== Kutipan Teks ==
((

SURABAYA (Lentera) - Anggota senior Hamas mengatakan bahwa pertukaran tahanan dengan Israel mungkin dimulai pada Senin (13/10/2025) berdasarkan perjanjian gencatan senjata Gaza.
"Pertukaran tahanan mungkin dimulai pada Senin," kata Mousa Abu Marzouk dalam sebuah wawancara pada Jumat (10/10/2025) seperti dikutip Anadolu.
Ia mengatakan Hamas tidak bermaksud untuk melakukan militerisasi atau merayakan proses penyerahan tawanan secara terbuka.
Lebih lanjut Mousa menerangkan bahwa perjanjian gencatan senjata Gaza antara Hamas dan Israel mulai berlaku pukul 12.00 siang waktu setempat pada Jumat (10/10/2025) berdasarkan proposal damai Gaza Presiden Amerika Serikat Donald Trump.
Menurut dokumen perjanjian yang diterbitkan oleh lembaga penyiaran publik Israel, KAN, Hamas akan membebaskan tawanan Israel yang masih hidup dalam waktu 72 jam setelah Israel meratifikasi kesepakatan tersebut.
Dokumen tersebut juga menetapkan bahwa Hamas akan memberikan semua informasi yang dimilikinya tentang tawanan Israel yang telah meninggal kepada mekanisme bersama yang akan dibentuk dengan partisipasi Turki, Qatar, Mesir, dan Komite Internasional Palang Merah (ICRC).

))

== Materi Hasil Ekstraksi ==
((

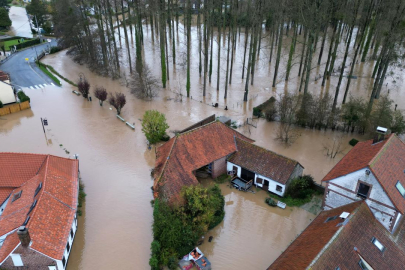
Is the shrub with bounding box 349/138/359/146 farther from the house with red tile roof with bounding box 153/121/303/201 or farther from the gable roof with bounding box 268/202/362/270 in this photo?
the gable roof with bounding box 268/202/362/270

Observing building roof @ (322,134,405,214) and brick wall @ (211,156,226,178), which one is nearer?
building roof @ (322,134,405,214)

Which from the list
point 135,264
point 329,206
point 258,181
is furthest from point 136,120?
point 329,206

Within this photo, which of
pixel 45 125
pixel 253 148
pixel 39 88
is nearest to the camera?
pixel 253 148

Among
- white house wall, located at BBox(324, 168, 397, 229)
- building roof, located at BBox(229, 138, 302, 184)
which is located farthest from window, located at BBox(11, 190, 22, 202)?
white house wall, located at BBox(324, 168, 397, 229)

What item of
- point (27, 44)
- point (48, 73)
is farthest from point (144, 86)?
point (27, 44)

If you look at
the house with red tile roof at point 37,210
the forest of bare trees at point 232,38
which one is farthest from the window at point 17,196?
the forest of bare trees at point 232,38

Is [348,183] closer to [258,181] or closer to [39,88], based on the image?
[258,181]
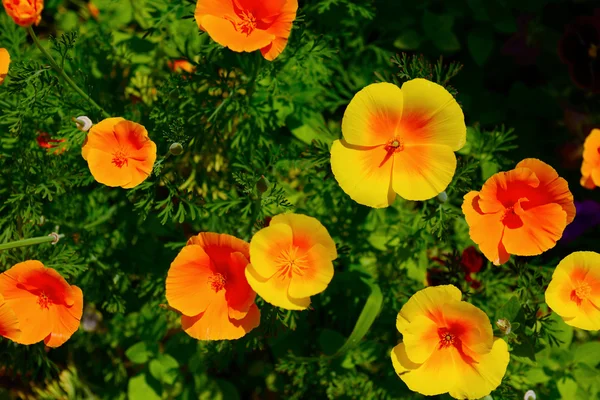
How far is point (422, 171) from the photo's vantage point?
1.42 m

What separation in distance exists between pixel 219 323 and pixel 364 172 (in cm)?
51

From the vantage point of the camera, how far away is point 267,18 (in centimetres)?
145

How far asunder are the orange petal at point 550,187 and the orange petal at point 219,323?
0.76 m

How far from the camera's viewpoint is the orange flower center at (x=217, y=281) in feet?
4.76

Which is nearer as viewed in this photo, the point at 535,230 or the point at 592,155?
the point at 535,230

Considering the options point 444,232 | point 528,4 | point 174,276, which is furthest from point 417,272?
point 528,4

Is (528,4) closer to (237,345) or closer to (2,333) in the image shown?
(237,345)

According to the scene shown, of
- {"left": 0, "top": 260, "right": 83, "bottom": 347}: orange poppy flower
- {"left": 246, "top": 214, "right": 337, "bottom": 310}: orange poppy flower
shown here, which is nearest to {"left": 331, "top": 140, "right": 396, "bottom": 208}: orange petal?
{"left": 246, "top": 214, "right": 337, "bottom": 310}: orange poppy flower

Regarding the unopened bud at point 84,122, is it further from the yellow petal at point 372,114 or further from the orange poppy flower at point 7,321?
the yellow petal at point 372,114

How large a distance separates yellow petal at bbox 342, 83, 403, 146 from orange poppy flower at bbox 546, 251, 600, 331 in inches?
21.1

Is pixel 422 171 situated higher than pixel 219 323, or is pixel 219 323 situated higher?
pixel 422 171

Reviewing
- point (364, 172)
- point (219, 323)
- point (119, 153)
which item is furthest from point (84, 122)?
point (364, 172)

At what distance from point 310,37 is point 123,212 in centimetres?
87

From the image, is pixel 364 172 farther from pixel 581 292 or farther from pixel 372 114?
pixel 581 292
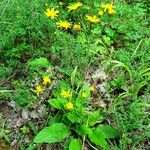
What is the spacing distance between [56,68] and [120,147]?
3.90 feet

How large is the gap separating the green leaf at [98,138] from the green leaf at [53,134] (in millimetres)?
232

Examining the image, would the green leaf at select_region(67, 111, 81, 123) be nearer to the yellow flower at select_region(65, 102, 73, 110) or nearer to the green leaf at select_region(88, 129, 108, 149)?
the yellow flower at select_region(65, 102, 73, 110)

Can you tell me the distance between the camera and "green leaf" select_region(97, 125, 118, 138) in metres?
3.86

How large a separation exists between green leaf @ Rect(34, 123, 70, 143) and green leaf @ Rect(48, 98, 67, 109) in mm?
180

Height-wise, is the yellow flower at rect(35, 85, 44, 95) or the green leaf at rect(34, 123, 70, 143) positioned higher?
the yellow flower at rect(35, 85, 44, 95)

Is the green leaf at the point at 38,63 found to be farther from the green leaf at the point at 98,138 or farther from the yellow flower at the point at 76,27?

))
((

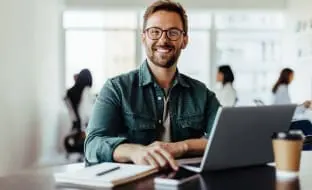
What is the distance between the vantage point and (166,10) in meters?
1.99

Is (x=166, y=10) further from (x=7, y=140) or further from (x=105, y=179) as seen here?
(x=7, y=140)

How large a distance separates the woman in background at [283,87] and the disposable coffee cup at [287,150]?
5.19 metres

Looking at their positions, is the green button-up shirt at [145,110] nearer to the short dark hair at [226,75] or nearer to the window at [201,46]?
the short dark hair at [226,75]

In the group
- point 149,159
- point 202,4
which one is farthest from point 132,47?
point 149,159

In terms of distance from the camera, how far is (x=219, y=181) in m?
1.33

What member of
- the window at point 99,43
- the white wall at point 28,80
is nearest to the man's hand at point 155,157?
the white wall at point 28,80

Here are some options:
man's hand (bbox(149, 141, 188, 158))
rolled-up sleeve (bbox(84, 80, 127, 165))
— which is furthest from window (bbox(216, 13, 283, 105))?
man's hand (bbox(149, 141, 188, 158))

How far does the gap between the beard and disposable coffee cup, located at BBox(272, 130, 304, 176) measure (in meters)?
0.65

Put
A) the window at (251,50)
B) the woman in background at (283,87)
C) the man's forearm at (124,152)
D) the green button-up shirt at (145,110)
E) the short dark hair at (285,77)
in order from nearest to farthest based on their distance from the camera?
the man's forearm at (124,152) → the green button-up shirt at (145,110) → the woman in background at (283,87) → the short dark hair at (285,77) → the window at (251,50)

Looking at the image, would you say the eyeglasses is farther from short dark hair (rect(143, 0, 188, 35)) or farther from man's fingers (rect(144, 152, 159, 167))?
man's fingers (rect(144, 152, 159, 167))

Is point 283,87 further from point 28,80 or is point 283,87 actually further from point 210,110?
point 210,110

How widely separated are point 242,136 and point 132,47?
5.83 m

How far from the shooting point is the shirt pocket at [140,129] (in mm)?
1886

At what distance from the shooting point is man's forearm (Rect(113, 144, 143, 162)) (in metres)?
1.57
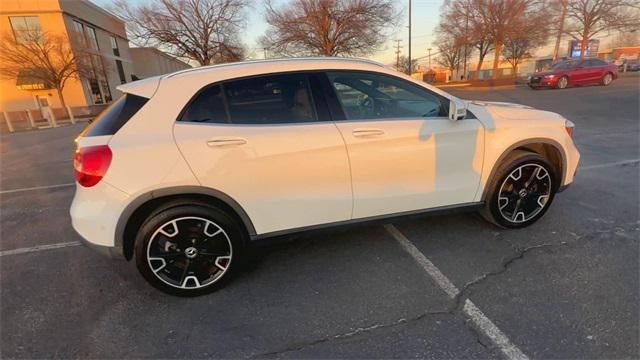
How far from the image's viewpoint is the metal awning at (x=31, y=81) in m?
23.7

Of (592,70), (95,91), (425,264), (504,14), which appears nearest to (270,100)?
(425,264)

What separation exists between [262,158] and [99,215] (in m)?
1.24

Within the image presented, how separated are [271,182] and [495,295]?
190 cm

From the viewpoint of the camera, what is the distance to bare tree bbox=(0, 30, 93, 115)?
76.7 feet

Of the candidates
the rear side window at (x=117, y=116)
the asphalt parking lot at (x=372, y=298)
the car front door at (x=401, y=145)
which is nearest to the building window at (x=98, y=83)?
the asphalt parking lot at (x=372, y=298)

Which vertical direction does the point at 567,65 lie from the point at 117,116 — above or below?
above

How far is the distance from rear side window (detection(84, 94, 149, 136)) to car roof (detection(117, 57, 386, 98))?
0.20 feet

))
((

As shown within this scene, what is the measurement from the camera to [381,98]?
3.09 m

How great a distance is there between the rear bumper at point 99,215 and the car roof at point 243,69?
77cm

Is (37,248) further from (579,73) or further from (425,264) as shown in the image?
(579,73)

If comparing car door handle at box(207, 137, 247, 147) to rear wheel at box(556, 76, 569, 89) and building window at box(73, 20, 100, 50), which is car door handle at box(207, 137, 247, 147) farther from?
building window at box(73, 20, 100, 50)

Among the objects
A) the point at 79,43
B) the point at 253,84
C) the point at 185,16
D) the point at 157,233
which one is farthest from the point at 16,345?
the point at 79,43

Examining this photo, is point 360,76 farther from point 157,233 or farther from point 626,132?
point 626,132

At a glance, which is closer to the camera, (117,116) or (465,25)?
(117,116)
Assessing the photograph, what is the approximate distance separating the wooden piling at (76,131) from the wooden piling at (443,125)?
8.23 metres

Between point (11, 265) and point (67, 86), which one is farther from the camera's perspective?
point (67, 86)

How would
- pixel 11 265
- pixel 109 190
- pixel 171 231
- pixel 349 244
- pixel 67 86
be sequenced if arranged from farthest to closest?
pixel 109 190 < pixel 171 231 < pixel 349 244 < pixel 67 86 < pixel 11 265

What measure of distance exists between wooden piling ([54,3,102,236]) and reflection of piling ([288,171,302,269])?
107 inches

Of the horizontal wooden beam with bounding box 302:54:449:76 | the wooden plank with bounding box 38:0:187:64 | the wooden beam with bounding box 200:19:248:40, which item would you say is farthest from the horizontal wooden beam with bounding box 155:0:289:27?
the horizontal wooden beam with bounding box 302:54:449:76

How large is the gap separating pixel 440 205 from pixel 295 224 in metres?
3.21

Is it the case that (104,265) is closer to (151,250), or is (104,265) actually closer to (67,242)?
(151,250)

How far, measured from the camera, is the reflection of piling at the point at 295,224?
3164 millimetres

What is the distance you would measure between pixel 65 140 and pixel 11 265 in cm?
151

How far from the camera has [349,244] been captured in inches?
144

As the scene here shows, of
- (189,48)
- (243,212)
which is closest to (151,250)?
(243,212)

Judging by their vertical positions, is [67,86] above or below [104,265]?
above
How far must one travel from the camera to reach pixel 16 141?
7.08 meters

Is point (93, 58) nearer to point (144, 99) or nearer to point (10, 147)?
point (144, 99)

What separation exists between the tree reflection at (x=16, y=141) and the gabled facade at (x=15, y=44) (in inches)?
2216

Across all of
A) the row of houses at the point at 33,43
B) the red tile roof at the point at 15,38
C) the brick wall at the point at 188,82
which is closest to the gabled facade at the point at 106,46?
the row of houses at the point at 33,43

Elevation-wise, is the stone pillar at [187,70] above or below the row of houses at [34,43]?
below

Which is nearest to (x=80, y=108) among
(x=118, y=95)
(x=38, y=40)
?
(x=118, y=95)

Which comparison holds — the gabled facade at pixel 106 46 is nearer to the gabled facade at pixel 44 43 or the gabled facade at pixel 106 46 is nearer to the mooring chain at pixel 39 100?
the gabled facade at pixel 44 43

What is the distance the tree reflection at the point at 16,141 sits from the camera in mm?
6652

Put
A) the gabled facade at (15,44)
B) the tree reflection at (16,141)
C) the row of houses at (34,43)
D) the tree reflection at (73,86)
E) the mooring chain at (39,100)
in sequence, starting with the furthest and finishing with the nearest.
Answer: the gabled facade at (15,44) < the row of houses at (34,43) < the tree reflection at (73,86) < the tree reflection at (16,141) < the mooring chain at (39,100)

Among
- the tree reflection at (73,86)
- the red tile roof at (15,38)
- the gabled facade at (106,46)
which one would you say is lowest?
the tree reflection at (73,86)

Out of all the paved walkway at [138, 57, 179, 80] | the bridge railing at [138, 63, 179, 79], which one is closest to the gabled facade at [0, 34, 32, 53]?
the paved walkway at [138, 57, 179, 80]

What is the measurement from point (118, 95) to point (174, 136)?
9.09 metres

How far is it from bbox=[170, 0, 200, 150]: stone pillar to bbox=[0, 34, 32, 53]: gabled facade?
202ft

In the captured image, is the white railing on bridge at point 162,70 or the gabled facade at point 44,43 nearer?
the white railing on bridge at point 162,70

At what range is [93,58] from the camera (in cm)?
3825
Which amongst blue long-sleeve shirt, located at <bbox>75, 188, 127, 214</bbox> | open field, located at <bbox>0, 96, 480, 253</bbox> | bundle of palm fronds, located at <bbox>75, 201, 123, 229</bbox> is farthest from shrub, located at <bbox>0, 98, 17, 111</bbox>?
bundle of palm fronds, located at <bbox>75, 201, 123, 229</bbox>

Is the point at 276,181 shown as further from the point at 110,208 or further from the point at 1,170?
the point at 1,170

))

== Yang Diminta ==
a – Ringkaslah berita pertukaran tahanan dalam dua kalimat.
b – Tuliskan kembali seluruh bagian berita pertukaran tahanan dari "SURABAYA (Lentera) - Anggota" hingga "Serikat Donald Trump." tanpa mengubah satu kata pun.
c – Sambunglah berita pertukaran tahanan mulai setelah kalimat terakhirnya.
Item-item tersebut tidak berkaitan dengan berita pertukaran tahanan.

== Hasil Tiap Tugas ==
a – Anggota senior Hamas, Mousa Abu Marzouk, mengatakan pertukaran tahanan dengan Israel mungkin dimulai pada Senin (13/10/2025) berdasarkan perjanjian gencatan senjata Gaza, yang mulai berlaku pukul 12.00 siang waktu setempat pada Jumat (10/10/2025) berdasarkan proposal damai Presiden Amerika Serikat Donald Trump. Menurut dokumen perjanjian yang diterbitkan KAN, Hamas akan membebaskan tawanan Israel yang masih hidup dalam 72 jam setelah Israel meratifikasi kesepakatan serta memberikan informasi tentang tawanan yang telah meninggal kepada mekanisme bersama yang melibatkan Turki, Qatar, Mesir, dan ICRC.

b –
SURABAYA (Lentera) - Anggota senior Hamas mengatakan bahwa pertukaran tahanan dengan Israel mungkin dimulai pada Senin (13/10/2025) berdasarkan perjanjian gencatan senjata Gaza.
"Pertukaran tahanan mungkin dimulai pada Senin," kata Mousa Abu Marzouk dalam sebuah wawancara pada Jumat (10/10/2025) seperti dikutip Anadolu.
Ia mengatakan Hamas tidak bermaksud untuk melakukan militerisasi atau merayakan proses penyerahan tawanan secara terbuka.
Lebih lanjut Mousa menerangkan bahwa perjanjian gencatan senjata Gaza antara Hamas dan Israel mulai berlaku pukul 12.00 siang waktu setempat pada Jumat (10/10/2025) berdasarkan proposal damai Gaza Presiden Amerika Serikat Donald Trump.

c –
Perkiraan Israel menunjukkan bahwa 48 tawanan Israel masih berada di Gaza, termasuk 20 orang yang masih hidup. Sementara lebih dari 11.100 warga Palestina ditahan di penjara-penjara Israel, mengalami penyiksaan, kelaparan, dan pengabaian medis, dengan banyak yang telah meninggal, menurut laporan media dan hak asasi manusia Palestina dan Israel.
Mousa Abu Marzouk mengatakan Hamas memegang banyak kartu negosiasi. “Berkas tawanan adalah salah satu dalih yang digunakan oleh Perdana Menteri Israel Benjamin Netanyahu untuk membenarkan berlanjutnya perang di Gaza,” ujarnya.
Pemimpin Hamas mengatakan kelompoknya bekerja sama dengan para mediator untuk mengatasi hambatan dan mengamankan pembebasan para pemimpin Palestina yang ditahan di penjara-penjara Israel.
Garis Penarikan
Mousa Abu Marzouk mengatakan tentara Israel telah mundur ke “garis kuning” tetapi masih menguasai 53 persen wilayah Jalur Gaza.
“Garis penarikan yang ditetapkan oleh pendudukan tidak akurat dan dibuat secara sewenang-wenang,” katanya. “Hamas tidak akan menerima kehadiran Israel di masa mendatang di wilayah-wilayah yang saat ini dikuasainya.”
Mousa Abu Marzouk juga mengungkapkan bahwa AS telah mengirimkan pasukan untuk memantau pelaksanaan gencatan senjata.
"Pasukan ini tidak akan ditempatkan di Gaza, melainkan di Israel," ujarnya.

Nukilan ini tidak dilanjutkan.